Bayesian Parameter Estimation for Partially Observed McKean-Vlasov Diffusions Using Multilevel Markov chain Monte Carlo
Ajay Jasra, Amin Wu
TL;DR
The paper tackles Bayesian parameter estimation for partially observed McKean-Vlasov diffusions with discrete observations, where the posterior is intractable. It develops particle MCMC methods and extends them with multilevel MLMC to reduce computational cost, providing convergence bounds and demonstrating a cost reduction from $\mathcal{O}(\epsilon^{-7})$ to $\mathcal{O}(\epsilon^{-6})$ for attaining $\mathcal{O}(\epsilon^2)$ mean-squared error. The approach is validated on Kuramoto-type models, showing good mixing and substantial efficiency gains as the discretization level increases. This work enables scalable Bayesian inference for complex mean-field diffusion models and highlights the benefits of MLMC in PMCMC contexts.
Abstract
In this article we consider Bayesian estimation of static parameters for a class of partially observed McKean-Vlasov diffusion processes with discrete-time observations over a fixed time interval. This problem features several obstacles to its solution, which include that the posterior density is numerically intractable in continuous-time, even if the transition probabilities are available and even when one uses a time-discretization, the posterior still cannot be used by adopting well-known computational methods such as Markov chain Monte Carlo (MCMC).

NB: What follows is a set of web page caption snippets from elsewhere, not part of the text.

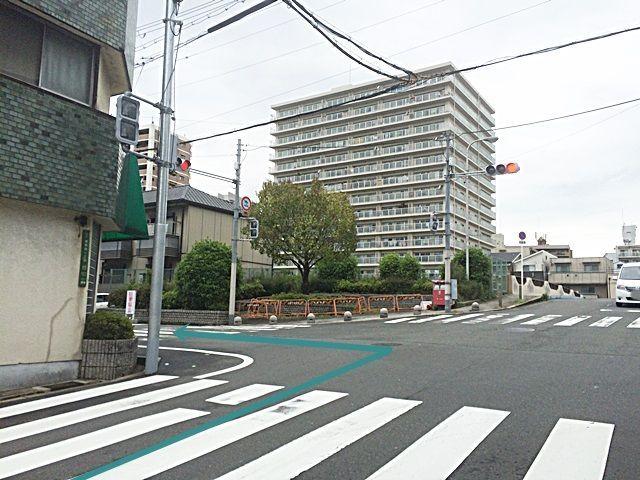 1.「鴫野西2交差点」から「鴫野会館前交差点」へ進み、「鴫野会館前交差点」を「左折」、2つ目の信号を「左折」してください。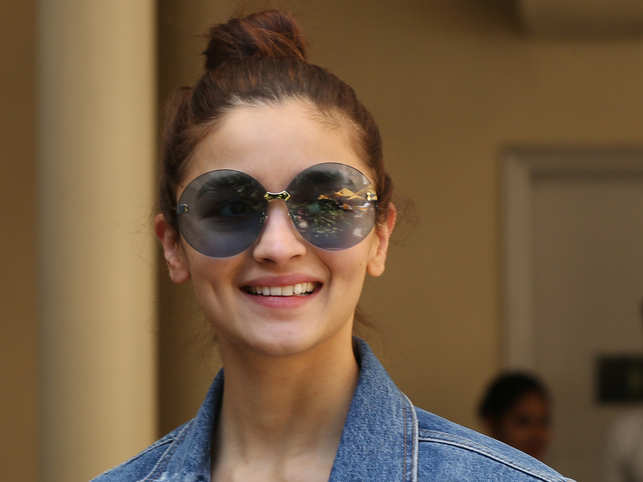Alia Bhatt turns investor, to launch fashion start-up 'The StyleCracker Box Club'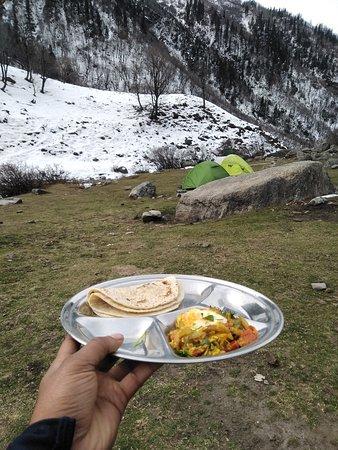 Jagatsukh, อินเดีย: Lunch During Trek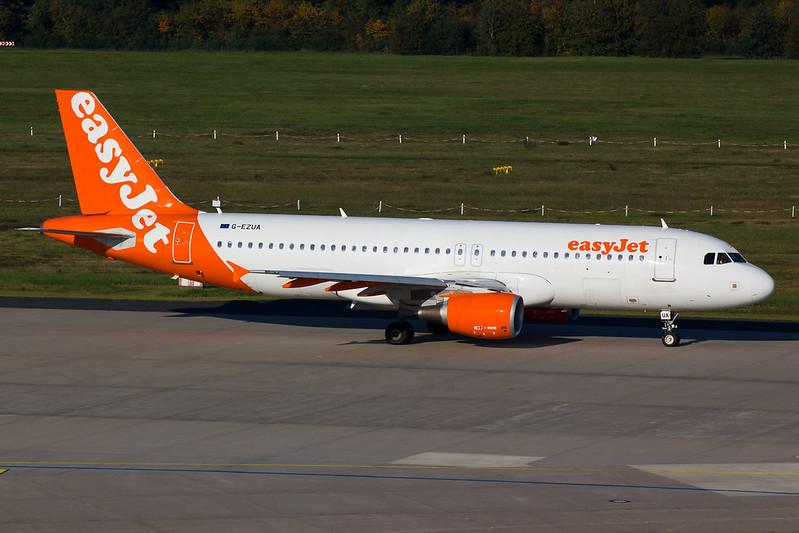 Easyjet - A320 - G-EZUA (1)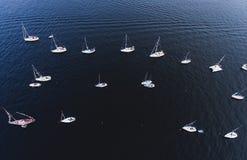 海湾空中照片与浮动航行游艇舰队的在乘快艇的赛船会种族期间的小游艇船坞 库存照片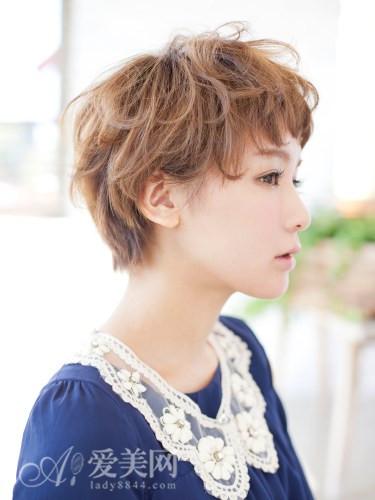 外国人的风格,时尚可爱的卷发造_发型设计图片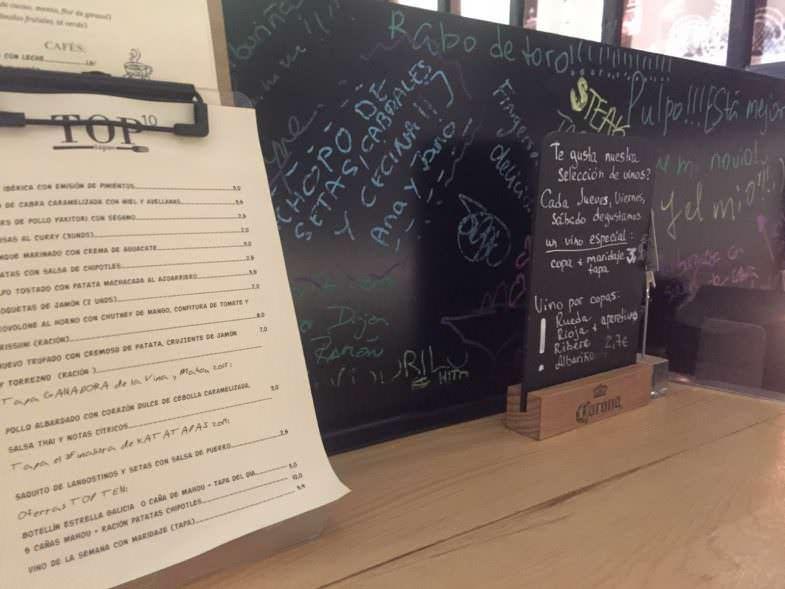 Pizarra de sugerencias en TOP10 Restaurante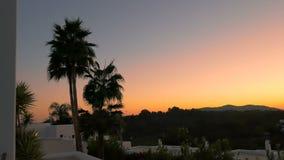 Paisagem maravilhosa no por do sol no hotel de luxo com palmas e árvores Nivelando o abrandamento no spa resort Edifícios brancos vídeos de arquivo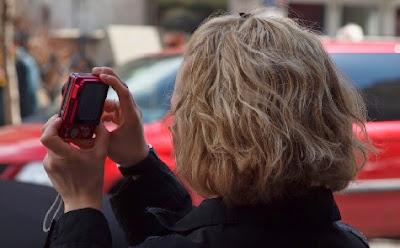 Haciendo una foto con una cámara digital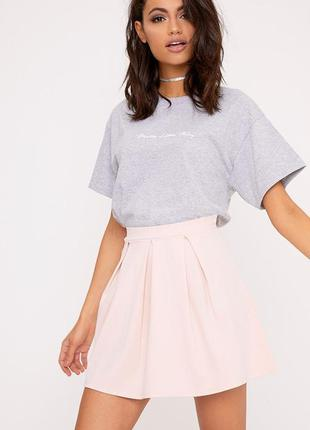 Розовая плотная мини юбка клешь  в складки prettylittlething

In this paper we provide a solution to this problem by using new MCMC algorithms which can solve the afore-mentioned issues. This MCMC algorithm is extended to use multilevel Monte Carlo (MLMC) methods. We prove convergence bounds on our parameter estimators and show that the MLMC-based MCMC algorithm reduces the computational cost to achieve a mean square error versus ordinary MCMC by an order of magnitude. We numerically illustrate our results on two models.